### Excerpted passage
* Start *
One of the difficulties I’ve always had with reading and writing fiction is that it sometimes feels that writers (myself included) intentionally construct their characters from the outside in. What I mean by that is instead of developing a person and then creating space for them to inhabit, they do the reverse, focusing on the space first and then drawing the characters secondary to that. Not to say that there is only one way to write, but the usual tact for writing cardboard cutter characters starts with a stimulus and shows a reaction.
Stephen King’s Black characters always seemed to suffer from this. King, apparently not knowing, or believing “they” are like “us” is one thing, but it is easily remedied at least in part by talking to some of “them” if only in his own head. Instead, there always seemed to be a noble savage or “magical negro” aspect to his non-white characters that disturbed me, and I’m not the only one. Much of this, I believe, could have been solved by writing these characters internally first, as people, not people of color. Working his way out instead of in and suffering on the side of flaws instead of noble caricature. Some of his female characters fail to ring true for the same reason.
“Character driven” is often one of those shortcut terms in film and literature that means low or no concept. No big idea, no political agenda, no overarching theme about who we are. It is a signal from the reviewer to the reader that you’ll encounter a series of sullen navel-gazers who’s whiny antics you’ll find tedious yet intriguing. It’s for the coffeehouse crowd, the liberal intellectual whiny white suburbanites who wish to be taken out of their humdrum lives of privileged if only for a second. The New York Review of Books types who’ve not only read Proust but “The Joy of Reading Proust” as well. Shortcut.
In my mind, if your story isn’t driven by its characters it isn’t worth my time reading.
I don’t read to escape; I read to engage. I watch superhero films to escape; I play video games to escape. Reading takes time and concentration, it isn’t as passive as movie watching and although gaming is more engaging, reading for me takes much more brainpower. While the pixels are drawn for you in gaming, every pixel, every scene, every sight and sound is created, rendered on the fly by your brain. Part of the reason I read so little is that it takes so much effort and concentration. If I’m committing that amount of time and effort to read words and draw from them mental pictures and emotions and trauma and fear and, and, and…it had better be fucking worth it.
My ex used to call books she read through quickly, potato chips. I’m not a fan of those either. If I’m going to get fat it better be on a meal I love and savor, not mindlessly shoveling the same tasting, same salted, sameness into my mouth unconsciously. I want to think about every bite, enjoy every flavor and texture.
* End *
### Short exercise A
In the essay on character-driven fiction, list the things the writer says they draw from words while reading.
### Short exercise B
Carry the essay on character-driven fiction forward from its last sentence, keeping the same voice.
The lines after this point are separate material and are not part of the essay on character-driven fiction.

### Dataset section
* Start *
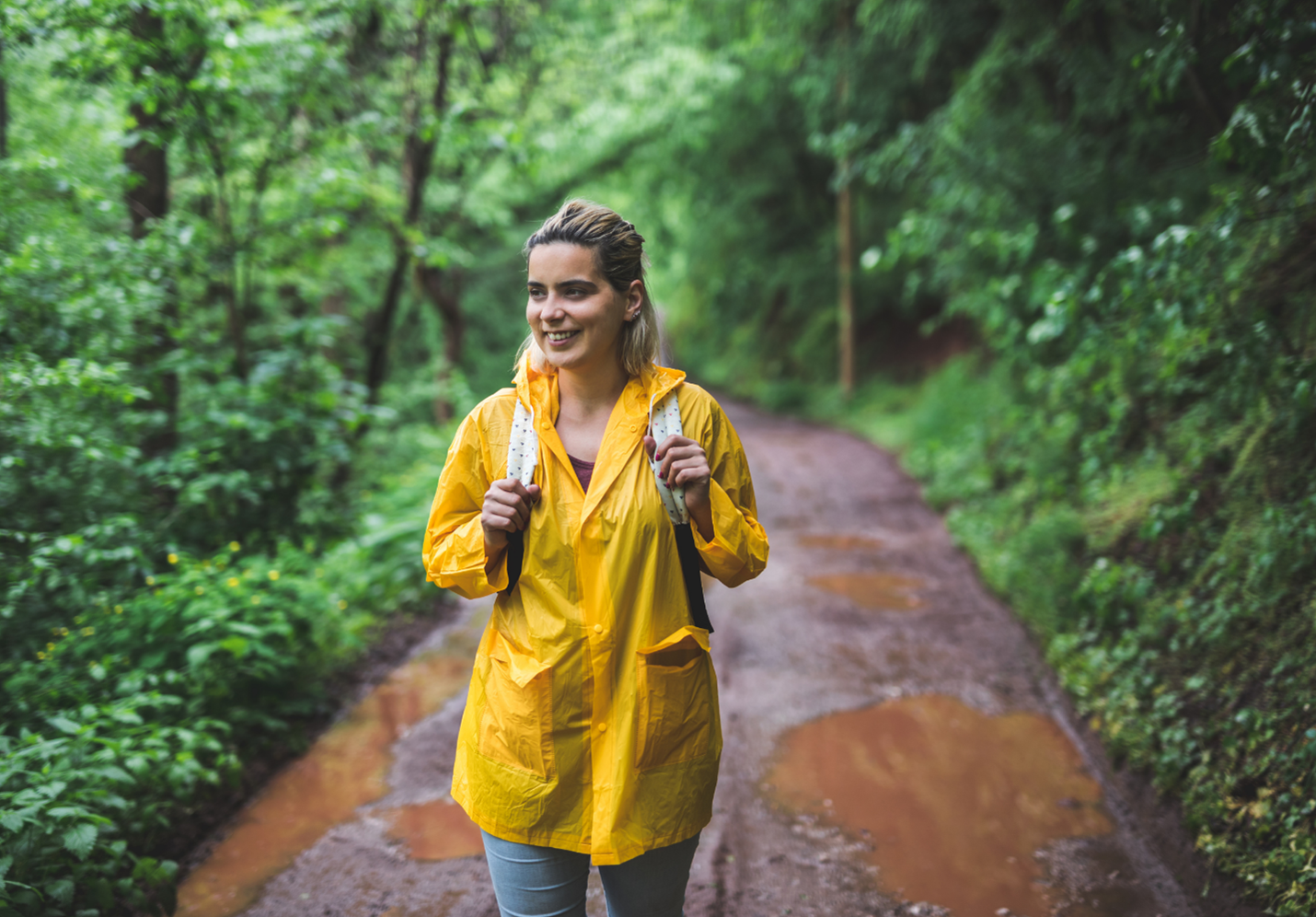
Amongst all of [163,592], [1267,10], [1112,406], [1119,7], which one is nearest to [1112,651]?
[1112,406]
* End *
### Exercise result A
mental pictures, emotions, trauma, fear

### Exercise result B
Part of the reason it takes me so long to post is that this takes so much energy to create, and even more to filter out and edit the tangents. In fiction it takes a lot of forethought to create a character I want to live with in my head for a long, long, time. It takes a herculean effort to draw that character fully, to be able to write them as if they were real to me and not to disrespect them by ignoring their worse (or better) qualities.
I guess it’s also the same reason I have very few good friends. I don’t have the mental energy or commitment of concentration to invest in people I will have only a tertiary non-relationship with. If I invest emotion in you you’d better be interesting or I won’t sustain the acquaintance long enough to move to calling you a friend. You’d better not be all sunshine and seagulls or conversely covered in a dark cloud of doom 24/7. Either drives me up a fucking tree and I wouldn’t want to read about you either. The bandwidth for bullshit only gets narrower with age.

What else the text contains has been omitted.